Éric Zemmour veut punir financièrement les parents des élèves harceleurs
Auteur : Guillaume Baticle, doctorant en droit public
Liens d’intérêts : aucun
Fonctions politiques ou similaires : aucune
Relecteurs : Audrey Darsonville, professeur de droit pénal, Université Paris Nanterre
Liens d’intérêts : aucun
Fonctions politiques ou similaires : aucune
Jean-Paul Markus, professeur de droit public, Université Paris-Saclay
Liens d’intérêts : aucun
Fonctions politiques ou similaires : aucune
Secrétariat de rédaction : Loïc Héreng et Emma Cacciamani
Source : BFMTV, 17 septembre 2023
Sanctionner les parents des élèves harceleurs reviendraient à punir des innocents pour le fait d’une autre personne, leur enfant. Les parents peuvent toutefois être condamnés pour avoir failli à leur obligation d’éducation.
Interrogé sur le harcèlement à l’école, Éric Zemmour propose de sanctionner financièrement les parents des élèves harceleurs. Si cela prend la forme d’une suppression des allocations familiales comme il l’a déjà proposé pour les enfants délinquants, c’est contraire à la Constitution.
En effet, avant de sanctionner ainsi les parents, il faudrait d’abord appréhender l’enfant harceleur et éventuellement le juger, puisque le harcèlement est un délit (article 222-33-2-2 du Code pénal). Une fois le harceleur condamné par la juridiction pour mineurs, il faudrait que les caisses d’allocations familiales ou tout autre organisme d’aide sociale soient avertis du jugement, afin que soient stoppées ou diminuées certaines allocations aux parents. Cela pose déjà un problème d’atteinte à la vie privée, d’autant plus que la condamnation pénale d’une personne mineure est anonyme pour préserver son droit à la réinsertion.
Une sanction collective contraire à la Constitution et à la loi
En droit pénal, une peine a uniquement pour vocation de sanctionner un comportement jugé répréhensible par la loi. Elle vise la seule personne reconnue coupable, pour ses actes, et n’a pas pour but de punir aussi les proches. Punir des familles entières – on imagine que le harceleur a des frères et sœurs – au seul motif qu’un des enfants a été condamné pénalement revient à punir des personnes pour des faits qu’elles n’ont pas commis, et donc à condamner des innocents. C’est contraire à l’un des principes fondamentaux du droit pénal, à savoir la responsabilité du seul fait personnel. Issu des articles 8 et 9, Déclaration des droits de l’homme et du citoyen, ce principe se résume simplement : “nul n’est punissable que de son propre fait”. Le Code pénal le consacre également. Parce que les sanctions pénales visent un comportement personnel réprimé par la loi, elles ne peuvent être prononcées qu’à l’encontre de celui qui s’est rendu coupable de ce comportement.

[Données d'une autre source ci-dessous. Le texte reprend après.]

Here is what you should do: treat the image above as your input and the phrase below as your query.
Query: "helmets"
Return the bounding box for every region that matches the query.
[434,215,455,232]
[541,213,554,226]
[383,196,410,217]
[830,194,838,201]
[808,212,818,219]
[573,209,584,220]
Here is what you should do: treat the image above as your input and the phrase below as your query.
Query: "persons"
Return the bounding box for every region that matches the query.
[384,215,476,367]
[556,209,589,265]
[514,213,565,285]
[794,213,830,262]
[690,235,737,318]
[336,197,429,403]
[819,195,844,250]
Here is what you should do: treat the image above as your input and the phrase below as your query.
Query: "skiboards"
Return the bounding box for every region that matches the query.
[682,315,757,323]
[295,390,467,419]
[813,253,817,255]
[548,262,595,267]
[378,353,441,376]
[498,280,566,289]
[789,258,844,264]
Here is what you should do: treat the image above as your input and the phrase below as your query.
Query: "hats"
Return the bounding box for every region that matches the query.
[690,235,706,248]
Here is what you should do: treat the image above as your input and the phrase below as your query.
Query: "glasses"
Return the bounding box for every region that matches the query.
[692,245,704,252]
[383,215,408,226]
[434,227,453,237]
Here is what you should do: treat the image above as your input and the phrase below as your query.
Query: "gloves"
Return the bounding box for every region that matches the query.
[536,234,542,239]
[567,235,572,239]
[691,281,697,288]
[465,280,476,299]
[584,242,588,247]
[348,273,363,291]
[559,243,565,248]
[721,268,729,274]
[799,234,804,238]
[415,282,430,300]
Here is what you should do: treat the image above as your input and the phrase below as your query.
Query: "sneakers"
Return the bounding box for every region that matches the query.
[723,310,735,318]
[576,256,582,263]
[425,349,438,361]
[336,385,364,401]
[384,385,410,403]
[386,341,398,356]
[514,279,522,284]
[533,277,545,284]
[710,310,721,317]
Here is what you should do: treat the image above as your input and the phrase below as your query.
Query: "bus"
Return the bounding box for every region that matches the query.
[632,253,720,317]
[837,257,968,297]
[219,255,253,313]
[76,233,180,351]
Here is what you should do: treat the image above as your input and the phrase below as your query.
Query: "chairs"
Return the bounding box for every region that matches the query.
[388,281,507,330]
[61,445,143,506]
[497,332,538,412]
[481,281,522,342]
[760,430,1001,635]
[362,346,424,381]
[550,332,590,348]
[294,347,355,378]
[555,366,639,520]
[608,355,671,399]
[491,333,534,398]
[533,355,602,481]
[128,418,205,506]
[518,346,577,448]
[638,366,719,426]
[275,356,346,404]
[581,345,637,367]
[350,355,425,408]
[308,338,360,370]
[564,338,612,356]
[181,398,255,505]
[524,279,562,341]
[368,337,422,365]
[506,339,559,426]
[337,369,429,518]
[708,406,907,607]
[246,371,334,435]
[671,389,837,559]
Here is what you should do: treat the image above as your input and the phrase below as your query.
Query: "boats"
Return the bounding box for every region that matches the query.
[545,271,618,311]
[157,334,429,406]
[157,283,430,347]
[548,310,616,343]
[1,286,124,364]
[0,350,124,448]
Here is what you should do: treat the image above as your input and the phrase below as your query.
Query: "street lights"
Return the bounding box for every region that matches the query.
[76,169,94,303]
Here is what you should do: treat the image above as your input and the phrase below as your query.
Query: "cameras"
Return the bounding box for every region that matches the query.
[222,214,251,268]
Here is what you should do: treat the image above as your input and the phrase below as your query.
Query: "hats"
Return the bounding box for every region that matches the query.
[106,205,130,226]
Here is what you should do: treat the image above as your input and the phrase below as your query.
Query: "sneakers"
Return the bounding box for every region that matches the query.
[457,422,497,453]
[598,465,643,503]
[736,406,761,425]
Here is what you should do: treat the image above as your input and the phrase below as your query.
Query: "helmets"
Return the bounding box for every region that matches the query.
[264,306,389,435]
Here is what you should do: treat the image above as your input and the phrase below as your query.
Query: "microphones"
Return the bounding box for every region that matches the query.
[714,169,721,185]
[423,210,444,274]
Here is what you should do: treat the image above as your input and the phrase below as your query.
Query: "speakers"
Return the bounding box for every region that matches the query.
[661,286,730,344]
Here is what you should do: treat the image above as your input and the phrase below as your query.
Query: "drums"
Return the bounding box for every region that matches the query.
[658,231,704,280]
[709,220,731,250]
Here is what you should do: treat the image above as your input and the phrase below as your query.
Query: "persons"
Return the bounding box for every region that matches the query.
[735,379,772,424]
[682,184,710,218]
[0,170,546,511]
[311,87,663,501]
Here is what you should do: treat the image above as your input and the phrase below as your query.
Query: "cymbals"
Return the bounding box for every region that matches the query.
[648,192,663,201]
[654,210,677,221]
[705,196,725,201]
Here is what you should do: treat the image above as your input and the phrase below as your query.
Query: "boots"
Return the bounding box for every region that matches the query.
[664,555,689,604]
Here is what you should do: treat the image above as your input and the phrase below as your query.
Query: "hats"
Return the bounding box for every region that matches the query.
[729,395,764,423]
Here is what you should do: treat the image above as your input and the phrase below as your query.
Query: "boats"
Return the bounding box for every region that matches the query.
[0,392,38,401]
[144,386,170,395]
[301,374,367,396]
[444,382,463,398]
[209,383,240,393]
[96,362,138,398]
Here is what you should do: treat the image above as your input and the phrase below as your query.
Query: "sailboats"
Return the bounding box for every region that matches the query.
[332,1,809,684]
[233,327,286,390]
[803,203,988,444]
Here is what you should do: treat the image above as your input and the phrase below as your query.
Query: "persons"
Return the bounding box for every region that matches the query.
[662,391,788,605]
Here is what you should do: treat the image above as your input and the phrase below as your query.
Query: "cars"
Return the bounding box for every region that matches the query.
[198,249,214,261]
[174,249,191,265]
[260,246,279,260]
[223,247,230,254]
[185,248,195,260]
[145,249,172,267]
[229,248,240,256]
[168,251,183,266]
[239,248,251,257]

Contraire à la logique actuelle des allocations
Les allocations familiales, comme bien d’autres aides sociales, sont fondées sur un principe de solidarité nationale, et n’ont pas vocation, en l’état actuel du droit, à être conditionnées au bon comportement des enfants. Elles reposent sur des critères légaux tels que la résidence en France et la garde effective de l’enfant : elles bénéficient à celui des parents qui en assume la charge effective et permanente, indépendamment du reste. Cela signifie à l’inverse que la condamnation d’un enfant harceleur à de l’emprisonnement ferme sans aucun aménagement, pourrait seulement justifier, à la limite, une diminution des allocations familiales le temps de l’exécution de la peine, puisque cet enfant ne serait plus sous la garde effective de ses parents.
Est-il possible d’infliger une amende aux parents d’un enfant harceleur ?
Bien que les parents soient solidairement responsables des dommages causés par leur enfant (article 1242 du Code civil), ils ne peuvent pas être les destinataires d’une amende pour les méfaits de leur enfant, toujours sur la base de la responsabilité du fait personnel. Pour autant, les parents peuvent être eux-mêmes condamnés pour avoir failli à leurs obligations d’éducation vis-à-vis de leur enfant (article 371-1 du Code civil et article 227-17 du Code pénal).
Contacté, Éric Zemmour n’a pas répondu aux Surligneurs.